_Prompt_
Update the lines below by replacing "concrete pillar" with "stone column" wherever it occurs, and leave everything else unchanged.

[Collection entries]
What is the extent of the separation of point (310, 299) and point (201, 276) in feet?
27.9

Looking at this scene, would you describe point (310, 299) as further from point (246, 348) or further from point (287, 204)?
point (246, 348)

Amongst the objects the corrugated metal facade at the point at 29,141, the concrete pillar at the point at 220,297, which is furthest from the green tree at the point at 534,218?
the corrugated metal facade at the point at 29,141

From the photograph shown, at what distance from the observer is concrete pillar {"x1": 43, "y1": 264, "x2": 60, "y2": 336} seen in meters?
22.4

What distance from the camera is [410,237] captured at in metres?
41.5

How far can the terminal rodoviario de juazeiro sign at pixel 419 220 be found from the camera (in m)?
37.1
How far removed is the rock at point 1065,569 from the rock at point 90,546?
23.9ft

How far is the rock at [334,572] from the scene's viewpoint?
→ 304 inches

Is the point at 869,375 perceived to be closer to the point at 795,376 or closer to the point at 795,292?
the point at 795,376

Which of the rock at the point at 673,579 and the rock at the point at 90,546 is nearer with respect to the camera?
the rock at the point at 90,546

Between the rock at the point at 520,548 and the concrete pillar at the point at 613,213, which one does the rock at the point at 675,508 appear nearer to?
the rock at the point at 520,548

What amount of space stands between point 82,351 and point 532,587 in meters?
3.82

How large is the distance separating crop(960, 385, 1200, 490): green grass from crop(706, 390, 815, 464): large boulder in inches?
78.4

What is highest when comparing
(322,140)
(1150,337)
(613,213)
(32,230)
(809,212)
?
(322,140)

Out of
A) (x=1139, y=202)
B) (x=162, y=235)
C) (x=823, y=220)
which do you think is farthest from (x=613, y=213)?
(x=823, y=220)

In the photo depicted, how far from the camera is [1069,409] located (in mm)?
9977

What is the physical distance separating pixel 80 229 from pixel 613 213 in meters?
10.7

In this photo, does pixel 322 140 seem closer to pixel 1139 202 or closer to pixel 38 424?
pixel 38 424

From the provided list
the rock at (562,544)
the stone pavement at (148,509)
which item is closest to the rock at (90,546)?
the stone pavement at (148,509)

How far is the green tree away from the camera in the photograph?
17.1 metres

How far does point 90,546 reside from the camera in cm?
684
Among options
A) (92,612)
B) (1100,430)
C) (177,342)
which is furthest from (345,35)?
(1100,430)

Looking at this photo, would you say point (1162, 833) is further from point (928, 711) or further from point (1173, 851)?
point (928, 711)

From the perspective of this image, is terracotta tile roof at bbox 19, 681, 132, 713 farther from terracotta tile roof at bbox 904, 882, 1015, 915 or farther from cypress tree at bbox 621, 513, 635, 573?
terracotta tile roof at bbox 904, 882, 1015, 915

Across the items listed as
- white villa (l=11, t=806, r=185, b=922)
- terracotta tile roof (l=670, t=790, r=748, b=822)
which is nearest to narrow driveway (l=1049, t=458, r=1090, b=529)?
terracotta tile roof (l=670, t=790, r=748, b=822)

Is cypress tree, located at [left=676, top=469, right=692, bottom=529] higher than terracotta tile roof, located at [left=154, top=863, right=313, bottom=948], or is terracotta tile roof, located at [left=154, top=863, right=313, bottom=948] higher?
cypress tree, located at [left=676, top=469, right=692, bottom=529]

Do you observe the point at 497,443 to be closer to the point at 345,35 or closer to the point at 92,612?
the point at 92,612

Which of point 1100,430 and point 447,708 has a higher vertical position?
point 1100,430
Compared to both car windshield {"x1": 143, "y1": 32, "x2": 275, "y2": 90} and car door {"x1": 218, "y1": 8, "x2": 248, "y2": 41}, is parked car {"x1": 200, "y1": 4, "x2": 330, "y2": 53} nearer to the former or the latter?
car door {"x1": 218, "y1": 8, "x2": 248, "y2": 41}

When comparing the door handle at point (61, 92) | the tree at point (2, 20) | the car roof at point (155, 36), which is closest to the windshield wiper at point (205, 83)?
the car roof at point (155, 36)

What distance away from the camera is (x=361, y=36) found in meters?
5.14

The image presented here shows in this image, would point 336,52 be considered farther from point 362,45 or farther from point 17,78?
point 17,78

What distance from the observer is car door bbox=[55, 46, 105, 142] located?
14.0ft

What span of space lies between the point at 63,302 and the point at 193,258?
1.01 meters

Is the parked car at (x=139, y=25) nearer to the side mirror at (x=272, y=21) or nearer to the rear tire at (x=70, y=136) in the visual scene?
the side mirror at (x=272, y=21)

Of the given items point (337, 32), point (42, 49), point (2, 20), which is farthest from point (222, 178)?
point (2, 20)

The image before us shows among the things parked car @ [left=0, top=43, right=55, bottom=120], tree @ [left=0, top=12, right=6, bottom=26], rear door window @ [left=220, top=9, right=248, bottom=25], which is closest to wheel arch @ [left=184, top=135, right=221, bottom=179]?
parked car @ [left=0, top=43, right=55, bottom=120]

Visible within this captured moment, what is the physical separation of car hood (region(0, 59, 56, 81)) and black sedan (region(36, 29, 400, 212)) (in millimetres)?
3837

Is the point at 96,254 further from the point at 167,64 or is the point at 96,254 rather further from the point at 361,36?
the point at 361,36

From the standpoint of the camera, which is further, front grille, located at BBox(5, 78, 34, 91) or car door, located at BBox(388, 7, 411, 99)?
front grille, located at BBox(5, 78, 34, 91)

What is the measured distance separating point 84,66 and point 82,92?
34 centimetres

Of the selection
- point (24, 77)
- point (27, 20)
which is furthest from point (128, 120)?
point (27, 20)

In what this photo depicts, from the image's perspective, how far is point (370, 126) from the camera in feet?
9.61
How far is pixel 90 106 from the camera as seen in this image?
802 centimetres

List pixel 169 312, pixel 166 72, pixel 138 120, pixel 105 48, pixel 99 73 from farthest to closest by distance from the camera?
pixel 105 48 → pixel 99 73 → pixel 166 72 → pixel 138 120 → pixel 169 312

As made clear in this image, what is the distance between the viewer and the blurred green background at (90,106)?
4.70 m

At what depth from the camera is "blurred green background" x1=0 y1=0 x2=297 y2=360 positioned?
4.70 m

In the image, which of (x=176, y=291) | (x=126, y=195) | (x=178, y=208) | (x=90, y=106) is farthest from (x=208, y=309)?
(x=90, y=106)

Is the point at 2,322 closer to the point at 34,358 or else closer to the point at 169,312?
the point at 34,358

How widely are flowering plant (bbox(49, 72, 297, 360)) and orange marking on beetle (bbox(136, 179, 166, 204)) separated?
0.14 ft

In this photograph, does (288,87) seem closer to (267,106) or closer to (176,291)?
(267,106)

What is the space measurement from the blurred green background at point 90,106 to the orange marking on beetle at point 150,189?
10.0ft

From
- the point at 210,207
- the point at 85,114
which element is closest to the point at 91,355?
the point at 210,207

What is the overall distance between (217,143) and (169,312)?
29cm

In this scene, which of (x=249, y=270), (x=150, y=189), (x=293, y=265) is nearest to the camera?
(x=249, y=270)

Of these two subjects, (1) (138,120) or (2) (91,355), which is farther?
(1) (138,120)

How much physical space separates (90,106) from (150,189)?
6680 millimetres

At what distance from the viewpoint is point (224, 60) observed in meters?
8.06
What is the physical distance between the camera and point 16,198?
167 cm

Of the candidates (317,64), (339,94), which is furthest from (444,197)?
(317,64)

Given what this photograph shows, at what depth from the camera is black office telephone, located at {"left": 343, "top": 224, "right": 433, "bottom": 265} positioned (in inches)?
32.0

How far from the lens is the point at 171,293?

_Response_
What is the extent of the separation of point (310, 299) and point (201, 276) in feet?
27.9

Looking at this scene, would you describe point (310, 299) as further from point (246, 348) or further from point (287, 204)?
point (246, 348)

Amongst the objects the corrugated metal facade at the point at 29,141, the stone column at the point at 220,297, which is furthest from the green tree at the point at 534,218?
the corrugated metal facade at the point at 29,141

From the photograph shown, at what distance from the observer is stone column {"x1": 43, "y1": 264, "x2": 60, "y2": 336} seen in meters?
22.4

What distance from the camera is [410,237] captured at in metres?
41.5

How far can the terminal rodoviario de juazeiro sign at pixel 419 220 be found from the camera (in m)?
37.1
How far removed is the rock at point 1065,569 from the rock at point 90,546?
23.9ft

How far is the rock at [334,572] from the scene's viewpoint?
→ 304 inches

Is the point at 869,375 perceived to be closer to the point at 795,376 or closer to the point at 795,292?
the point at 795,376

Which of the rock at the point at 673,579 and the rock at the point at 90,546 is nearer with respect to the camera?
the rock at the point at 90,546

Between the rock at the point at 520,548 and the stone column at the point at 613,213, which one does the rock at the point at 675,508 appear nearer to?
the rock at the point at 520,548

What amount of space stands between point 82,351 and point 532,587 in meters?
3.82

How large is the distance separating crop(960, 385, 1200, 490): green grass from crop(706, 390, 815, 464): large boulder in inches?
78.4

What is highest when comparing
(322,140)
(1150,337)
(613,213)
(32,230)
(809,212)
?
(322,140)

Out of
A) (x=1139, y=202)
B) (x=162, y=235)
C) (x=823, y=220)
which do you think is farthest from (x=613, y=213)?
(x=823, y=220)

In the photo depicted, how far from the camera is [1069,409] located (in mm)?
9977

What is the physical distance separating pixel 80 229 from pixel 613 213 in meters?
10.7

In this photo, does pixel 322 140 seem closer to pixel 1139 202 or closer to pixel 38 424?
pixel 38 424

From the provided list
the rock at (562,544)
the stone pavement at (148,509)
which item is closest to the rock at (90,546)?
the stone pavement at (148,509)

How far is the green tree away from the camera in the photograph?
17.1 metres

How far does point 90,546 reside from the camera in cm?
684
Among options
A) (92,612)
B) (1100,430)
C) (177,342)
which is furthest from (345,35)?
(1100,430)

Looking at this photo, would you say point (1162, 833) is further from point (928, 711) or further from point (1173, 851)?
point (928, 711)

From the perspective of this image, is terracotta tile roof at bbox 19, 681, 132, 713 farther from terracotta tile roof at bbox 904, 882, 1015, 915 or farther from cypress tree at bbox 621, 513, 635, 573?
terracotta tile roof at bbox 904, 882, 1015, 915

Across the items listed as
- white villa (l=11, t=806, r=185, b=922)
- terracotta tile roof (l=670, t=790, r=748, b=822)
which is nearest to narrow driveway (l=1049, t=458, r=1090, b=529)?
terracotta tile roof (l=670, t=790, r=748, b=822)

Is cypress tree, located at [left=676, top=469, right=692, bottom=529] higher than terracotta tile roof, located at [left=154, top=863, right=313, bottom=948], or is terracotta tile roof, located at [left=154, top=863, right=313, bottom=948] higher?
cypress tree, located at [left=676, top=469, right=692, bottom=529]

Do you observe the point at 497,443 to be closer to the point at 345,35 or closer to the point at 92,612?
the point at 92,612

Which of point 1100,430 and point 447,708 has a higher vertical position?
point 1100,430
Compared to both car windshield {"x1": 143, "y1": 32, "x2": 275, "y2": 90} and car door {"x1": 218, "y1": 8, "x2": 248, "y2": 41}, is parked car {"x1": 200, "y1": 4, "x2": 330, "y2": 53} nearer to the former or the latter?
car door {"x1": 218, "y1": 8, "x2": 248, "y2": 41}

When comparing the door handle at point (61, 92) | the tree at point (2, 20) | the car roof at point (155, 36), which is closest to the windshield wiper at point (205, 83)?
the car roof at point (155, 36)

What distance away from the camera is (x=361, y=36) found in meters?
5.14

The image presented here shows in this image, would point 336,52 be considered farther from point 362,45 or farther from point 17,78?
point 17,78

What distance from the observer is car door bbox=[55, 46, 105, 142] located?
14.0ft

What span of space lies between the point at 63,302 and the point at 193,258?
1.01 meters

Is the parked car at (x=139, y=25) nearer to the side mirror at (x=272, y=21) or nearer to the rear tire at (x=70, y=136) in the visual scene?
the side mirror at (x=272, y=21)

Of the given items point (337, 32), point (42, 49), point (2, 20), which is farthest from point (222, 178)?
point (2, 20)

The image before us shows among the things parked car @ [left=0, top=43, right=55, bottom=120], tree @ [left=0, top=12, right=6, bottom=26], rear door window @ [left=220, top=9, right=248, bottom=25], which is closest to wheel arch @ [left=184, top=135, right=221, bottom=179]?
parked car @ [left=0, top=43, right=55, bottom=120]

Visible within this captured moment, what is the physical separation of car hood (region(0, 59, 56, 81)) and black sedan (region(36, 29, 400, 212)) (in millimetres)?
3837

Is the point at 96,254 further from the point at 167,64 or is the point at 96,254 rather further from the point at 361,36?
the point at 361,36

From the standpoint of the camera, which is further, front grille, located at BBox(5, 78, 34, 91) or car door, located at BBox(388, 7, 411, 99)?
front grille, located at BBox(5, 78, 34, 91)

What is the measured distance separating point 84,66 and point 82,92?
34 centimetres

Of the selection
- point (24, 77)
- point (27, 20)
which is furthest from point (128, 120)?
point (27, 20)

In what this photo depicts, from the image's perspective, how far is point (370, 126) from the camera in feet?
9.61
How far is pixel 90 106 from the camera as seen in this image?
802 centimetres

List pixel 169 312, pixel 166 72, pixel 138 120, pixel 105 48, pixel 99 73 from farthest to closest by distance from the camera?
pixel 105 48 → pixel 99 73 → pixel 166 72 → pixel 138 120 → pixel 169 312

As made clear in this image, what is the distance between the viewer and the blurred green background at (90,106)?
4.70 m

At what depth from the camera is "blurred green background" x1=0 y1=0 x2=297 y2=360 positioned?
4.70 m

In the image, which of (x=176, y=291) | (x=126, y=195) | (x=178, y=208) | (x=90, y=106) is farthest from (x=208, y=309)?
(x=90, y=106)

Is the point at 2,322 closer to the point at 34,358 or else closer to the point at 169,312?
the point at 34,358

How widely are flowering plant (bbox(49, 72, 297, 360)) and orange marking on beetle (bbox(136, 179, 166, 204)) separated?
0.14 ft

In this photograph, does (288,87) seem closer to (267,106) or closer to (176,291)?
(267,106)

What is the space measurement from the blurred green background at point 90,106 to the orange marking on beetle at point 150,189?
10.0ft

From
- the point at 210,207
- the point at 85,114
which element is closest to the point at 91,355?
the point at 210,207

What is the overall distance between (217,143) and (169,312)?
29cm

In this scene, which of (x=249, y=270), (x=150, y=189), (x=293, y=265) is nearest to the camera?
(x=249, y=270)

Of these two subjects, (1) (138,120) or (2) (91,355), which is farther?
(1) (138,120)

How much physical space separates (90,106) from (150,189)?
6680 millimetres

At what distance from the viewpoint is point (224, 60) observed in meters?
8.06
What is the physical distance between the camera and point 16,198?
167 cm

Of the candidates (317,64), (339,94), which is furthest from (444,197)?
(317,64)

Given what this photograph shows, at what depth from the camera is black office telephone, located at {"left": 343, "top": 224, "right": 433, "bottom": 265} positioned (in inches)?
32.0

How far from the lens is the point at 171,293?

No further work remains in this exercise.